At the same time, there is the USSR, whose secret services are infiltrating the Western world. With the scene set, we better understand this work where the author demonstrates and describes the disinformation and misinformation skillfully conducted by the KGB.

A fabricated dissident to denounce the real dissidents. Then a manuscript that makes its way across the Iron Curtain in a flamboyant manner. The French intelligentsia falls into the trap, with critics, also manipulated or blackmailed, praising a manuscript they have not read. Finally, the book is published, and it’s a success, a success also fabricated. Does the KGB shoot the pianist?

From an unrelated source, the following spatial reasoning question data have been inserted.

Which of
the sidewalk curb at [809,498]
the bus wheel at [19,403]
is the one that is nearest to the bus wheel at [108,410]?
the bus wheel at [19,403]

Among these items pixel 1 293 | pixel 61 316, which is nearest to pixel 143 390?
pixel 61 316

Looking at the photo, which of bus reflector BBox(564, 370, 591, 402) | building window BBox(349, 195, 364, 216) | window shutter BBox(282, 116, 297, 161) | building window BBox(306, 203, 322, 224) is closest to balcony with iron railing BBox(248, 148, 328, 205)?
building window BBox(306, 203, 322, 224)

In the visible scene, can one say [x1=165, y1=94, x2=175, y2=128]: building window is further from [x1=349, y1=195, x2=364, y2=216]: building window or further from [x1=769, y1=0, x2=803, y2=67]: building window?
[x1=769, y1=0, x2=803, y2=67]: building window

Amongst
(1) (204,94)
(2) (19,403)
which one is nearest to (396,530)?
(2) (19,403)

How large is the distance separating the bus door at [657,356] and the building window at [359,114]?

Yes and no, Vladimir Volkoff untangles the threads of this story. There are the dupes, the manipulators, the conductors. The secret services create a dissident, a victim, and everyone falls into the trap. This espionage novel is a satire of that Parisian society, this left bank, left-leaning out of intellectual snobbery and inflated with its arrogant superiority.

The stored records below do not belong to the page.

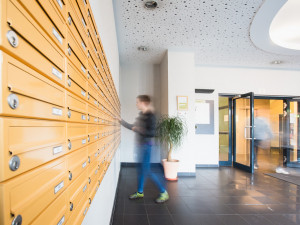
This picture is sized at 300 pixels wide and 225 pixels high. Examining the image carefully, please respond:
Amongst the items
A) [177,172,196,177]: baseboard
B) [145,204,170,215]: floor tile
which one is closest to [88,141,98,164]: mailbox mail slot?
[145,204,170,215]: floor tile

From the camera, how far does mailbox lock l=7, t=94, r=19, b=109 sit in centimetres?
29

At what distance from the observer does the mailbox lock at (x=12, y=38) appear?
29 centimetres

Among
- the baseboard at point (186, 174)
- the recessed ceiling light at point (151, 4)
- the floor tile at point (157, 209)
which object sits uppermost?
the recessed ceiling light at point (151, 4)

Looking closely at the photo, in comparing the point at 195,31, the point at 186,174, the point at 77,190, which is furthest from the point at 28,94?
the point at 186,174

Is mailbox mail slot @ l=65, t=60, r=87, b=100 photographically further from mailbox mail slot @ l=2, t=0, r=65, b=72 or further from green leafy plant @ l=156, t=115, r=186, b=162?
green leafy plant @ l=156, t=115, r=186, b=162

In 1982, the author evokes the creation, desired by the USSR, of a fascist-leaning party (of course, here it’s a novel) aiming to undermine the foundations of French politics, divide to conquer.

Although today the USSR has collapsed, the ideology has disappeared, but Russians are above all players and even chess champions. Sacrificing a piece, waiting and being patient is their mindset, and Vladimir Volkoff demonstrates this brilliantly, will we learn the lesson? “The Montage,” a book still very relevant despite its forty years.